▶ PROBLEM REQUIREMENTS: Will you quote only the lines starting at the one that contains "Which is closer" and ending with the last line of the listing below, inclusive?

▶ DATASET RECORDS:
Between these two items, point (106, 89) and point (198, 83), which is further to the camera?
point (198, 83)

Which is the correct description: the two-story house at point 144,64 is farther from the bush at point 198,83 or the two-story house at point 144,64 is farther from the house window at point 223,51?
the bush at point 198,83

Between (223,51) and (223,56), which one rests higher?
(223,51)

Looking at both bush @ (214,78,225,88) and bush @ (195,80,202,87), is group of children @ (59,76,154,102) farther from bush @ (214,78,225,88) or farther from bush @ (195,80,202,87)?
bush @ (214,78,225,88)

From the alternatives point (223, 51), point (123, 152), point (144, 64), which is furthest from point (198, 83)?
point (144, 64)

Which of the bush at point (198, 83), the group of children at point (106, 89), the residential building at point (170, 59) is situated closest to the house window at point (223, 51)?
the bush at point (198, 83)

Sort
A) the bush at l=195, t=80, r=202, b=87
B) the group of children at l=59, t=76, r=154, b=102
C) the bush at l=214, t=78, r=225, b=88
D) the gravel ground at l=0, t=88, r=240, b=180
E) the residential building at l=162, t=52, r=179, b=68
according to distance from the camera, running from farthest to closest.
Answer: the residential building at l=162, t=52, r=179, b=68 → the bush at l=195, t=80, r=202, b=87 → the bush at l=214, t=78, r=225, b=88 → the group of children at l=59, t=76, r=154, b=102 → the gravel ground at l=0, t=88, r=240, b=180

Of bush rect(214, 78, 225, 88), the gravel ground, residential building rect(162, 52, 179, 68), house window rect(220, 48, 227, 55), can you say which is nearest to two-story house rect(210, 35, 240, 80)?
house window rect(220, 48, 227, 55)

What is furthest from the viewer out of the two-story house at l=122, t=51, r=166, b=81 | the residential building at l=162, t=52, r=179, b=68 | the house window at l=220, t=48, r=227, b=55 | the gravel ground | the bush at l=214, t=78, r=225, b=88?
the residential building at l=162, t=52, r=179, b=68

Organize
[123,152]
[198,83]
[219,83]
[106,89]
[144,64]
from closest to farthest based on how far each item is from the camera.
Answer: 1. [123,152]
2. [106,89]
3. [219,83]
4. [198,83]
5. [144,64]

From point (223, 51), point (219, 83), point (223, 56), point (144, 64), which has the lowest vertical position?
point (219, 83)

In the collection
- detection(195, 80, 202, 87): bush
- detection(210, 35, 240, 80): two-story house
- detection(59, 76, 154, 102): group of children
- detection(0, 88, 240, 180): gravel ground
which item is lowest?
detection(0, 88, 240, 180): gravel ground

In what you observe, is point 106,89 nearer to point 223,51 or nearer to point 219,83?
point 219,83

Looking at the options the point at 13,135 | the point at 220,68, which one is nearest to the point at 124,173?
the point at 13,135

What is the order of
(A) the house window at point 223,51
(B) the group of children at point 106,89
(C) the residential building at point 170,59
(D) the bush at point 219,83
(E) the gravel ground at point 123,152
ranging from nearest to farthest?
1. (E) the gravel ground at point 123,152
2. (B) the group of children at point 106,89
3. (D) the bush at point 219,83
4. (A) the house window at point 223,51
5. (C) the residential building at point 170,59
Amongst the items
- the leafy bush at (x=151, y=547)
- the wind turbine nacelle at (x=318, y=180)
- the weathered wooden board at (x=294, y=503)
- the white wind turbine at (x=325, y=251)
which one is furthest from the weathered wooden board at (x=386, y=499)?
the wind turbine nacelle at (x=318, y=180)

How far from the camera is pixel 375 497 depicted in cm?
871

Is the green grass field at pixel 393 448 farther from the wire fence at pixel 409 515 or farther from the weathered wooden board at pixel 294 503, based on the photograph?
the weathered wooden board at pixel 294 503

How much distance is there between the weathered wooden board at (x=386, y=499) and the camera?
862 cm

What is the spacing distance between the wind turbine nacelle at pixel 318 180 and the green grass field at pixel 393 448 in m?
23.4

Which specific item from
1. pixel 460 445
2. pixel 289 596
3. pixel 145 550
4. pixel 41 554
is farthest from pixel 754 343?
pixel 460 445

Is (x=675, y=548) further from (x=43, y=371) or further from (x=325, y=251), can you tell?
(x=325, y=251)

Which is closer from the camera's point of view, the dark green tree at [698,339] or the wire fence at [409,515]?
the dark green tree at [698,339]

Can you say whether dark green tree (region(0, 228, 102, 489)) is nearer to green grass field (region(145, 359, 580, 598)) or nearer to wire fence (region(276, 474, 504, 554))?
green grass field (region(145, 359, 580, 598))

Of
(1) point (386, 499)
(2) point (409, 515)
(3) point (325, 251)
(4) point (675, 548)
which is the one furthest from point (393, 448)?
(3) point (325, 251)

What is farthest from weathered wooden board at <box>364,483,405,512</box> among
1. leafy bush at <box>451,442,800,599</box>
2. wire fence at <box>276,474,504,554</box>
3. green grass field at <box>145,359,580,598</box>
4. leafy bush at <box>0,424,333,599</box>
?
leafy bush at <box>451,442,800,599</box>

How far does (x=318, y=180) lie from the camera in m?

▶ RIGHT ANSWER:
Which is closer from the camera's point of view, the dark green tree at [698,339] or the wire fence at [409,515]?
the dark green tree at [698,339]

Can you say whether dark green tree (region(0, 228, 102, 489)) is nearer to green grass field (region(145, 359, 580, 598)) or nearer to wire fence (region(276, 474, 504, 554))?
green grass field (region(145, 359, 580, 598))

Of
(1) point (386, 499)
(2) point (409, 515)
(3) point (325, 251)
(4) point (675, 548)
which is the one furthest from point (393, 448)?
(3) point (325, 251)

What is farthest from weathered wooden board at <box>364,483,405,512</box> among
1. leafy bush at <box>451,442,800,599</box>
2. wire fence at <box>276,474,504,554</box>
3. green grass field at <box>145,359,580,598</box>
4. leafy bush at <box>0,424,333,599</box>
?
leafy bush at <box>451,442,800,599</box>

How far does (x=318, y=180) lie from the camera in m?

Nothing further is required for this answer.